» **Texte extrait**
↓↓↓

COUR D'APPEL DE DOUAI
Chambre des Libertés Individuelles
N° RG 23/00827 - N° Portalis DBVT-V-B7H-U4W3
N° de Minute : 830
Ordonnance du lundi 15 mai 2023
République Française
Au nom du Peuple Français
APPELANT
M. [P] [X]
né le 23 Juin 2003 à [Localité 1]
de nationalité Algérienne
Actuellement retenu au centre de rétention de [Localité 2]
dûment avisé, comparant en personne
assisté de Me Hubert COCQUEREZ, avocat au barreau de LILLE,
INTIMÉ
M. LE PREFET DU NORD
dûment avisé, absent non représenté
PARTIE JOINTE
M. le procureur général près la cour d'appel de Douai : non comparant
MAGISTRAT(E) DELEGUE (E) : Danielle THEBAUD, conseillère à la cour d'appel de Douai désigné(e) par ordonnance pour remplacer le premier président empêché
assisté(e) de Véronique THÉRY, greffière
DÉBATS : à l'audience publique du lundi 15 mai 2023 à 13 h 30
ORDONNANCE : prononcée publiquement à Douai, le lundi 15 mai 2023 à
Le premier président ou son délégué,
Vu les articles L.740-1 à L.744-17 et R.740-1 à R.744-47 du code de l'entrée et du séjour des étrangers et du droit d'asile (CESEDA) ;
Vu l'ordonnance rendue le 14 mai 2023 par le Juge des libertés et de la détention de LILLE prolongeant la rétention administrative de M. [P] [X] ;
Vu l'appel interjeté par Maître COCQUEREZ venant au soutien des intérêts de M. [P] [X] par déclaration reçue au greffe de la cour d'appel de ce siège le 15 mai 2023sollicitant la main-levée du placement en rétention administrative ;
Vu l'audition des parties, les moyens de la déclaration d'appel et les débats de l'audience ;
EXPOSÉ DU LITIGE
M. [P] [X], né le 23 Juin 2003 a [Localité 1] (Algérie), de nationalité Algérienne a fait l'objet d'une obligation de quitter le territoire français en date du 1et septembre 2022 avec reconduite vers le pays dont il a la nationalité ou en application d'un accord de réadmission communautaire ou bilatéral à destination du pays qui lui a délivré un document de voyage, sans délai de départ volontaire de 30 jours, pris par M. le Préfet du Pas-de-Calais, et d'un arrêté de placement en rétention administrative pris le 13 mais 2023 à 11h30 par M. le Préfet du Nord
Un recours en annulation de l'arrêté de placement en rétention administrative a été déposé au visa de l'article L 741-10 du code de l'entrée et du séjour des étrangers et du droit d'asile.

↑↑↑

» **Vos tâches**
A. Répondez à ces questions sur la décision de la cour d'appel de Douai :
(i) À quel barreau appartient l'avocat qui assiste M. [P] [X] ?
(ii) Quelle date porte l'ordonnance du juge des libertés et de la détention de LILLE qui prolonge la rétention ?
(iii) Quel préfet a pris l'obligation de quitter le territoire français ?
B. Recopiez, s'il vous plaît, le passage des enregistrements qui va de la ligne contenant « Looking at the » jusqu'à la fin des enregistrements, ces deux limites comprises.
La décision et les enregistrements sont indépendants l'un de l'autre.

» **Données à traiter**
↓↓↓

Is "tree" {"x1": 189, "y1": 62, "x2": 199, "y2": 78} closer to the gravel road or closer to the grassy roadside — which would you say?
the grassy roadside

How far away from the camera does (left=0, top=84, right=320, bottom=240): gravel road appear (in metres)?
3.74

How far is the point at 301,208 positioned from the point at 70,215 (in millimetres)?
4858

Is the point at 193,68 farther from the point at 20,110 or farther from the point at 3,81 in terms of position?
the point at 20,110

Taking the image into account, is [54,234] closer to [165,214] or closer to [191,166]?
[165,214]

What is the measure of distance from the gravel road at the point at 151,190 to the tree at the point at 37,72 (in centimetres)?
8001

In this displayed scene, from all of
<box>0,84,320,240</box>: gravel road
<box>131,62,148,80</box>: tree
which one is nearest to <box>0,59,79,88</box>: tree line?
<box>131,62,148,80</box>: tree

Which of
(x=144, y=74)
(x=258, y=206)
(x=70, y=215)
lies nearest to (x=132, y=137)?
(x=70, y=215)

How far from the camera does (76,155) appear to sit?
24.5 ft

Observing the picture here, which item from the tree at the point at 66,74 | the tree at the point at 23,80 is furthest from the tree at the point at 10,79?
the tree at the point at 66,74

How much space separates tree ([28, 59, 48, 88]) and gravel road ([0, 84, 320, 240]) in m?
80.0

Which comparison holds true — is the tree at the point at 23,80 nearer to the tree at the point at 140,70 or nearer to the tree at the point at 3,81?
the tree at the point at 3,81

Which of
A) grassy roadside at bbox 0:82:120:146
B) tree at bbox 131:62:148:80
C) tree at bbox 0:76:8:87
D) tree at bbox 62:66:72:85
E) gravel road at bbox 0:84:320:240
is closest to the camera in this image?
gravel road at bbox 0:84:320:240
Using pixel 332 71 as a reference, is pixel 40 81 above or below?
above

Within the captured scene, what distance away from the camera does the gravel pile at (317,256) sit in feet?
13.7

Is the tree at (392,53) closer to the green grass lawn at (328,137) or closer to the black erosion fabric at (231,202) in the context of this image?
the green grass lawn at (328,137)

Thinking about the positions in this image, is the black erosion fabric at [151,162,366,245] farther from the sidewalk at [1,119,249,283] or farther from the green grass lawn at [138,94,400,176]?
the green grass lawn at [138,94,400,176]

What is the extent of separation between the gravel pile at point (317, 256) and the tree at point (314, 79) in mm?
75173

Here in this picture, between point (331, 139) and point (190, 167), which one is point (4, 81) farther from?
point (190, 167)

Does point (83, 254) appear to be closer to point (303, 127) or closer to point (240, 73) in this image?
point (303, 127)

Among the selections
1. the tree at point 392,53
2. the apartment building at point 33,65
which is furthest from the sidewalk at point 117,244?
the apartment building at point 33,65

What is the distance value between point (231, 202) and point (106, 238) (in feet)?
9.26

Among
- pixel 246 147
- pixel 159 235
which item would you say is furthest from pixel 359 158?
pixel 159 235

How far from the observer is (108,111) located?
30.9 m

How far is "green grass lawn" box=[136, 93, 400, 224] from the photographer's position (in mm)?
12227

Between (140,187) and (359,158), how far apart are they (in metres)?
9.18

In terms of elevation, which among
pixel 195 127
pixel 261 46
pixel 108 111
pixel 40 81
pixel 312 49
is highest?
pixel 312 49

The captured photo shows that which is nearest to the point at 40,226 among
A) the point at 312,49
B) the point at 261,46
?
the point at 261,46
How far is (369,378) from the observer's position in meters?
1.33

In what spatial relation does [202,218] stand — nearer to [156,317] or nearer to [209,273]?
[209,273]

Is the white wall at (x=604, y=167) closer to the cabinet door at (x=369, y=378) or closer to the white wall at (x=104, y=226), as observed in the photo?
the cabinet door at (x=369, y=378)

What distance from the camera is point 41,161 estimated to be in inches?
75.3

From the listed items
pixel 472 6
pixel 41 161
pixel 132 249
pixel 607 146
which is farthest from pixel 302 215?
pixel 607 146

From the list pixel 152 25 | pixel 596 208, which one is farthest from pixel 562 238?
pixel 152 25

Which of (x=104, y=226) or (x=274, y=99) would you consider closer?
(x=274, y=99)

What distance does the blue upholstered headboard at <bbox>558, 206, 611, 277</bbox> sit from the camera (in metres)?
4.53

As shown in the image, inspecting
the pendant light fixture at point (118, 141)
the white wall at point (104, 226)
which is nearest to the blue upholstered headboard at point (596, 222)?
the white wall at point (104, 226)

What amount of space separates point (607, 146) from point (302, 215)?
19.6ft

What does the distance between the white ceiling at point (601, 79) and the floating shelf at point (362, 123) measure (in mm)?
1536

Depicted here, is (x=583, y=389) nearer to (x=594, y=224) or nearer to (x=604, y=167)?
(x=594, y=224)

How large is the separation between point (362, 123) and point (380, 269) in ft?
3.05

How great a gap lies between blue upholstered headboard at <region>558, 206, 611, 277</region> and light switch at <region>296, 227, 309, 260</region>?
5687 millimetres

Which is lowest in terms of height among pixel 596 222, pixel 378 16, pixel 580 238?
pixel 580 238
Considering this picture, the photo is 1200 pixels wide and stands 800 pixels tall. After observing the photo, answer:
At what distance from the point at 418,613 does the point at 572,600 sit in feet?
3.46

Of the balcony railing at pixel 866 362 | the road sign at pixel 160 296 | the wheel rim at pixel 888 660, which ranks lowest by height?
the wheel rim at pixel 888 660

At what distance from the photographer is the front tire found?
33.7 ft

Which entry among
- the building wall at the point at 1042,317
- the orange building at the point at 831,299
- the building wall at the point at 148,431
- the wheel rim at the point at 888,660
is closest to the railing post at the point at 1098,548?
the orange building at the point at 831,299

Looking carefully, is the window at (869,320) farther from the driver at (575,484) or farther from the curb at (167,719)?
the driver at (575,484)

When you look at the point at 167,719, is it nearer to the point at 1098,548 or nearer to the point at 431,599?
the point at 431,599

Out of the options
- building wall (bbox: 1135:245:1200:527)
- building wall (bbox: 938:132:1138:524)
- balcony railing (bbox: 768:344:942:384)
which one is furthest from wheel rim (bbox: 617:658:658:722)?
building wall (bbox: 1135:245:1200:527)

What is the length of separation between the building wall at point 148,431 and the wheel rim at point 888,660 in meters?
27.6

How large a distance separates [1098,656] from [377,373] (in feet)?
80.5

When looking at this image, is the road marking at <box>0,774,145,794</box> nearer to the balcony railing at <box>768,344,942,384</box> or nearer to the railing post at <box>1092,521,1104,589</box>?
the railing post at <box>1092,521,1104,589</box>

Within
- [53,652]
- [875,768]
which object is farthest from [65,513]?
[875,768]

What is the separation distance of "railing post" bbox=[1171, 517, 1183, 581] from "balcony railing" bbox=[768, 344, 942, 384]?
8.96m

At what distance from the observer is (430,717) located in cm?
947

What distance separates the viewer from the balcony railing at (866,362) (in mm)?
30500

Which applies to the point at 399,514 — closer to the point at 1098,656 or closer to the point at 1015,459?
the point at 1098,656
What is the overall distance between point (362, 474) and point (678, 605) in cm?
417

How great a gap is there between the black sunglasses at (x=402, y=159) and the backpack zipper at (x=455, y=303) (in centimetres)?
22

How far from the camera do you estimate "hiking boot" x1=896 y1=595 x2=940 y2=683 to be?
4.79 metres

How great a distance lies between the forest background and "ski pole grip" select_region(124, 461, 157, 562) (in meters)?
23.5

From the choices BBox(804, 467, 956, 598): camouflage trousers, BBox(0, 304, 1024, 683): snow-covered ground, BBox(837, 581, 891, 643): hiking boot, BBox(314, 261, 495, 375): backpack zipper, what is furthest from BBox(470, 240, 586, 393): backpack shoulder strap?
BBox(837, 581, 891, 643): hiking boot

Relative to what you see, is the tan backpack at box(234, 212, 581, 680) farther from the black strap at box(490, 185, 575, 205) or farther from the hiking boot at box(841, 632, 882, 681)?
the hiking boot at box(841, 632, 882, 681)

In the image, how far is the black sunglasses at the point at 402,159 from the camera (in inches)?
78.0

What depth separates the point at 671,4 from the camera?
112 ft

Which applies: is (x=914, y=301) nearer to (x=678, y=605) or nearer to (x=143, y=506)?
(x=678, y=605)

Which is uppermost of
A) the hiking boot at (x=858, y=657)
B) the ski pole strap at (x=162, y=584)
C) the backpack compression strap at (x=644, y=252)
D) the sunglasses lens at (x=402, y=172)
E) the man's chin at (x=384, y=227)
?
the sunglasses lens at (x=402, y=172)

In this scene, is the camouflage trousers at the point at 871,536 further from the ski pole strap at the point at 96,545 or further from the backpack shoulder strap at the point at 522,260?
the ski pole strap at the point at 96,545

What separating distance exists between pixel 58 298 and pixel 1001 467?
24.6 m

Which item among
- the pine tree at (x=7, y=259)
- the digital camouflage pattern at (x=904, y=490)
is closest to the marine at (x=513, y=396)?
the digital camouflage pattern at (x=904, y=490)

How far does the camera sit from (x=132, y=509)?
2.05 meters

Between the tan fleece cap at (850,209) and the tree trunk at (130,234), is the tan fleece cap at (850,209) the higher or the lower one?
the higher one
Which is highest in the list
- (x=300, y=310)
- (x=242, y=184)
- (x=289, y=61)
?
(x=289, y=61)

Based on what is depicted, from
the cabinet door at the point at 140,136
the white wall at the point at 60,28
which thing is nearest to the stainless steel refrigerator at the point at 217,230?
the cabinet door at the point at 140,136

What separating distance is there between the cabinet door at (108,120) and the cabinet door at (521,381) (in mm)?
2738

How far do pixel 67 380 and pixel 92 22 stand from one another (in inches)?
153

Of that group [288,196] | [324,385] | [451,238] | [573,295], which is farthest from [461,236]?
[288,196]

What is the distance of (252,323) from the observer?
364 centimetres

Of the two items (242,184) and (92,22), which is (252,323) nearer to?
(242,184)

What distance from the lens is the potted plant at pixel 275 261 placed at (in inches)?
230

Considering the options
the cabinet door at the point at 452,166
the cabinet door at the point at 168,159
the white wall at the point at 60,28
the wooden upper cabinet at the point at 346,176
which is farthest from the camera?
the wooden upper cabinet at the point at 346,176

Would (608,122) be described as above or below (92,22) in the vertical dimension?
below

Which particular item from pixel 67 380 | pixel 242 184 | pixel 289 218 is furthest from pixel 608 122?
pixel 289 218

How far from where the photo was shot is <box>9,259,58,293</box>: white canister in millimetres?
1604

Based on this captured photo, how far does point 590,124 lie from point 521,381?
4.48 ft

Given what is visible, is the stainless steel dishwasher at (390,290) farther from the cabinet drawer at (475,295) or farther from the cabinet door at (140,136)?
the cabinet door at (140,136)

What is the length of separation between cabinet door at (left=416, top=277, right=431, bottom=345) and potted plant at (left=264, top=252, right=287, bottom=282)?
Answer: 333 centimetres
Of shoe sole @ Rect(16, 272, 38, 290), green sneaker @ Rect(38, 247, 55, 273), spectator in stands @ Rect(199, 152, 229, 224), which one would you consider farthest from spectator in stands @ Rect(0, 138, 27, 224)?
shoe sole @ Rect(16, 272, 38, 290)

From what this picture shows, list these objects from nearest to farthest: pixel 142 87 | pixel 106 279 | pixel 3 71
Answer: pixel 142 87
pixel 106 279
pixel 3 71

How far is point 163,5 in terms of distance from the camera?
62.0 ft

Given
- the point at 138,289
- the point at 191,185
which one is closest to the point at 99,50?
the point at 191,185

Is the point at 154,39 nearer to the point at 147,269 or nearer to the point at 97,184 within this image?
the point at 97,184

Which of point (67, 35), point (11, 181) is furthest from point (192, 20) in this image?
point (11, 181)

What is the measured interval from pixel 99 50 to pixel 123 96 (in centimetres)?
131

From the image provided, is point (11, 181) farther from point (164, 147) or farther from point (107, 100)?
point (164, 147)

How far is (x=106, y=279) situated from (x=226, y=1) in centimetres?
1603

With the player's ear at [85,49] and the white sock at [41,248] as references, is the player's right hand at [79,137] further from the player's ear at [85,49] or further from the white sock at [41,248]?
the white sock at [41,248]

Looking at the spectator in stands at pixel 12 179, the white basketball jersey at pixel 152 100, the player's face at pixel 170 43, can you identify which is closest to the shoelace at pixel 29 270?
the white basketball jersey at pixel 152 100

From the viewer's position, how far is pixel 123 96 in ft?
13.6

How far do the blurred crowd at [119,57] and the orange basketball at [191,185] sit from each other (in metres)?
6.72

↑↑↑

» **Réponses par tâche**
A.
(i) Au barreau de LILLE.
(ii) Le 14 mai 2023.
(iii) Le préfet du Pas-de-Calais.

B.
Looking at the spectator in stands at pixel 12 179, the white basketball jersey at pixel 152 100, the player's face at pixel 170 43, can you identify which is closest to the shoelace at pixel 29 270?
the white basketball jersey at pixel 152 100

From the viewer's position, how far is pixel 123 96 in ft?
13.6

How far do the blurred crowd at [119,57] and the orange basketball at [191,185] sit from each other (in metres)?
6.72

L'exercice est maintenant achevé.